La scénographie d’ »Esprits » prend appui sur l’espace tel que la grande salle du théâtre Paris-Villette le propose, avec ses arcades, sa galerie suspendue, la hauteur de ses cintres.
Bien qu’il ne soit pas neutre — il évoque bien sûr le passé, mais un passé relativement flou, sans références évidentes — ce lieu reste très mystérieux. Ses voûtes et ses piliers massifs délimitent à l’arrière des zones d’ombre un peu inquiétantes et s’ouvrent à l’avant sur l’espace du plateau, qui communique, par un vaste proscenium, avec la pente douce des gradins.

Sur cette place ouverte, à ce carrefour, les « esprits » vont se manifester. Si le « décor » autour s’estompe, le sol qu’ils foulent et sur lequel ils se rassemblent est très reconnaissable : un grand tapis de vrai gazon, dont on n’aperçoit pas la fin, de l’herbe véritable et fraîche, dont on perçoit même l’odeur dans la salle. De la nature dans l’architecture, de la nature intérieure, pour évoquer, même sans asphodèles, les prairies claires ou sombres, en tout cas sensuelles, qu’aiment hanter, on le sait ou on le suppose, ceux qui ne sont plus, ou pas encore vivants, ou qui le sont autrement que nous.

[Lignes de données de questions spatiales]
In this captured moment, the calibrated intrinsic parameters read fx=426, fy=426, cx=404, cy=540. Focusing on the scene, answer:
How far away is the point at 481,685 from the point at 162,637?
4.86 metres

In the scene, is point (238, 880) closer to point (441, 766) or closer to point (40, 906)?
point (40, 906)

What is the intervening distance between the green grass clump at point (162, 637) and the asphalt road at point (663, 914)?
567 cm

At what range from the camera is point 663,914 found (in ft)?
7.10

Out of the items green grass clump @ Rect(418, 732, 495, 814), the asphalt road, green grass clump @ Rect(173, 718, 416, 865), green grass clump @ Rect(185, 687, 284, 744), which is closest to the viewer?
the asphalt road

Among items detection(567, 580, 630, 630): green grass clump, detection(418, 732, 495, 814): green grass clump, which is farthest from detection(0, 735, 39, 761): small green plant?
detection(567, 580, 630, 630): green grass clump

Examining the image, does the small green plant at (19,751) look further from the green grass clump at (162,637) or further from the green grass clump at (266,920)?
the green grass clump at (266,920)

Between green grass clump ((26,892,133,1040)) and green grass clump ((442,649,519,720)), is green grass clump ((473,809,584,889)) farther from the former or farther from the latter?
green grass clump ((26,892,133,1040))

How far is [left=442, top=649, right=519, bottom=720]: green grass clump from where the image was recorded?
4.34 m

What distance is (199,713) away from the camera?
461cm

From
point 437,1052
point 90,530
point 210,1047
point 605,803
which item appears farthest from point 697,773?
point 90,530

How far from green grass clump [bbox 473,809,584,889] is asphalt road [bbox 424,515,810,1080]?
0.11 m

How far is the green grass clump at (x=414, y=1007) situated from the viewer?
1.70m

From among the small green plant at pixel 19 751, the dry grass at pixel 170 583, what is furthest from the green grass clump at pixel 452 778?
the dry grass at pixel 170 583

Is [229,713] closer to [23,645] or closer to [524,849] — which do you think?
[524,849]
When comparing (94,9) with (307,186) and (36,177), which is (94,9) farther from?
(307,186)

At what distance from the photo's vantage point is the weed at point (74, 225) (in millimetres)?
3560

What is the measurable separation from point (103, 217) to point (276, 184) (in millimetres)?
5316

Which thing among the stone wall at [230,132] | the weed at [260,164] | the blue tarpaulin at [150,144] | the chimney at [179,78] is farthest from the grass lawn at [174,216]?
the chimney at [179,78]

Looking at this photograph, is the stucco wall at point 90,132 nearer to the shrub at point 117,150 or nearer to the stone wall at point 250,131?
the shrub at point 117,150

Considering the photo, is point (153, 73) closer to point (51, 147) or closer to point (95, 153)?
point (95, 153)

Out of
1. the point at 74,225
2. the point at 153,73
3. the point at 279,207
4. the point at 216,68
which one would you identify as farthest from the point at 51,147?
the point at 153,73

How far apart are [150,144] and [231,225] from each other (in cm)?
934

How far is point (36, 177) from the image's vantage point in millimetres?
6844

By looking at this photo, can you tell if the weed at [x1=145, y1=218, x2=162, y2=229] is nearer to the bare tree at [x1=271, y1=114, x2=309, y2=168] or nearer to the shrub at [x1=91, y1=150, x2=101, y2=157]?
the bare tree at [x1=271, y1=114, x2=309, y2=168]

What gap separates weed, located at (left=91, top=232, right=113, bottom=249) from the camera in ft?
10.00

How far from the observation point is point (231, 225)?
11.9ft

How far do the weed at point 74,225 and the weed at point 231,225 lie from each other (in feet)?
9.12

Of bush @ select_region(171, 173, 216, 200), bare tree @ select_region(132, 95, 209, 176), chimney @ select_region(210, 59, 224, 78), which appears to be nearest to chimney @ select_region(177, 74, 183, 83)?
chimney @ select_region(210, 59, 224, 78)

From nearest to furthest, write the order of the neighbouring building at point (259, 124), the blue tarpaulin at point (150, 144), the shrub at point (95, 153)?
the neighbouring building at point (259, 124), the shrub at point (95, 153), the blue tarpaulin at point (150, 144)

▶ _Exercice écrit 1_
Dans le texte sur la scénographie d’« Esprits », sur quel sol les esprits se rassemblent-ils ?
▶ _Exercice écrit 2_
Résumez en deux phrases le texte sur la scénographie d’« Esprits ».
▶ _Exercice écrit 3_
Traduisez en anglais cette phrase du texte sur la scénographie d’« Esprits » : « Sur cette place ouverte, à ce carrefour, les « esprits » vont se manifester. »

▶ _Corrigé 1_
Sur un grand tapis de vrai gazon, fait d’herbe véritable et fraîche.

▶ _Corrigé 2_
La scénographie d’« Esprits » s’appuie sur la grande salle du théâtre Paris-Villette, un lieu mystérieux dont les voûtes et les piliers s’ouvrent sur le plateau et les gradins. Les esprits s’y manifestent sur un grand tapis de vrai gazon, dont on sent l’odeur dans la salle, qui évoque les prairies que hantent ceux qui ne sont plus, ou pas encore, vivants.

▶ _Corrigé 3_
In this open square, at this crossroads, the "spirits" will appear.